O círculo externo simboliza também o samsara ou a roda do karma, e enquanto estamos inconscientes, estamos presos as paixões, aos vícios, ao bem e ao mal, como também é expresso no Arcano 10 do Tarot, “A Roda da Fortuna”. Somos jogados para cima e para baixo, prisioneiros de forças que transcendem nossa vontade consciente, e mesmo em momentos que pensamos estar no comando e no controle, nada nos pertence verdadeiramente, pois as escolhas que fazemos não vêm do âmago do nosso ser. Como no Arcano 10, a mensagem do Sol quando paramos de nos identificar com questões exteriores e nos tornamos observadores de nós mesmos, assumindo uma postura zen, encontramos nosso eixo, o centro da roda, e nos libertamos das repetições, já que o que irá aflorar será o que cada um tem de mais especial, que é ser o que verdadeiramente é, sem medos ou inseguranças, e aí podemos deixar nossa marca única em cada ato, nos tornando indivíduos na plena concepção da palavra.

Assim, o símbolo do Sol pode ser visto não apenas como um círculo com um ponto no centro, mas se olharmos de outro ângulo o veremos como uma espiral, onde o ápice deve ser nosso objetivo a alcançar. Todo padrão circular nos faz repetir histórias; os padrões espiralados nos projetam fora dos limites do tempo, proporcionando um salto quântico na consciência, uma percepção em outro nível de realidade. Por isso, é comum observarmos situações de libertação ao passarmos por trânsitos de planetas que têm a órbita elítica, como os de Plutão e Quiron, que sugerem este movimento espiralado em suas trajetórias.
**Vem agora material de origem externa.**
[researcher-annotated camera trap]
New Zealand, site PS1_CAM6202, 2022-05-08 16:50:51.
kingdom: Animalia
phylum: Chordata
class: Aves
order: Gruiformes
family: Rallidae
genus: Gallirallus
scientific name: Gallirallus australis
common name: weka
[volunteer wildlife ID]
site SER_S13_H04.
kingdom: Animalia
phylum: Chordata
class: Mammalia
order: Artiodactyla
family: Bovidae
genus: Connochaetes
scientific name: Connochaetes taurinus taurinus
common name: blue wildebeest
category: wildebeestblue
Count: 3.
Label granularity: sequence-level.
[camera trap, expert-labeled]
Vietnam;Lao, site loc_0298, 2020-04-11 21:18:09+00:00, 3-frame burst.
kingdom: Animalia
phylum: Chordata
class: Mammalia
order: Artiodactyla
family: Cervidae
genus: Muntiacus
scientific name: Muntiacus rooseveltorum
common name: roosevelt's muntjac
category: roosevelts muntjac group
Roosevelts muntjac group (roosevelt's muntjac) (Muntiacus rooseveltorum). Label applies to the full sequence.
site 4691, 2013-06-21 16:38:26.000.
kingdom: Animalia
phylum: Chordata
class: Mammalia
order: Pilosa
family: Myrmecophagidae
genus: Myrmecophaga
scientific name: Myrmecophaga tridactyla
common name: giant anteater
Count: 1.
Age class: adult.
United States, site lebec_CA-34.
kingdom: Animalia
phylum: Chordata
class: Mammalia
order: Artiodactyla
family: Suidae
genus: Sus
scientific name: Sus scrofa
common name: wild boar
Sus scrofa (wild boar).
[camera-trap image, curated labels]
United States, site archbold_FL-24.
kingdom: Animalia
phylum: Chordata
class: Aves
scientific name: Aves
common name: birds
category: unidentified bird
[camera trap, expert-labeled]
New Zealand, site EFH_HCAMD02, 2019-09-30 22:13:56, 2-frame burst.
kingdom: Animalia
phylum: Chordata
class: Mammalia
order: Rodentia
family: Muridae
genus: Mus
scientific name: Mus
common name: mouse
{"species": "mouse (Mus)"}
Observamos que seus trânsitos são libertadores e nos arrancam de situações para nos jogar à frente, nos obrigando a lidar com novas perspectivas e dimensões. Já planetas com órbitas circulares, como Saturno, por exemplo, nos ensinam muito mais através da repetição, do voltar atrás, fazer de novo. Enquanto você não aprende e apreende a história, não é liberado para seguir adiante.

Quando passamos a ver o Sol como uma espiral, compreendemos melhor seu propósito. O Sol é o grande libertador. Nosso aliado. Descondiciona porque ele é o presente, o aqui e agora. Quando você está pleno e centrado em seu ser, o passado colabora e o futuro não amedronta. Como diz Deepak Chopra, “O passado é história, o futuro ainda não aconteceu, o presente é dádiva, por isso se chama presente”, e nossa maior dádiva é nosso signo solar, todo seu potencial que a cada dia desenvolvemos mais e crescemos nesta espiral ascendente. Só a consciência daquilo que você realmente é e pode ser vai tirá-lo da escuridão, vai iluminar e dissipar os fantasmas dos medos, inseguranças, e de tudo que ontem foi e hoje não mais existe, só que por medo da revelação de nossa real imagem, acabamos buscando espelhos que nem sempre refletem o que devemos enxergar.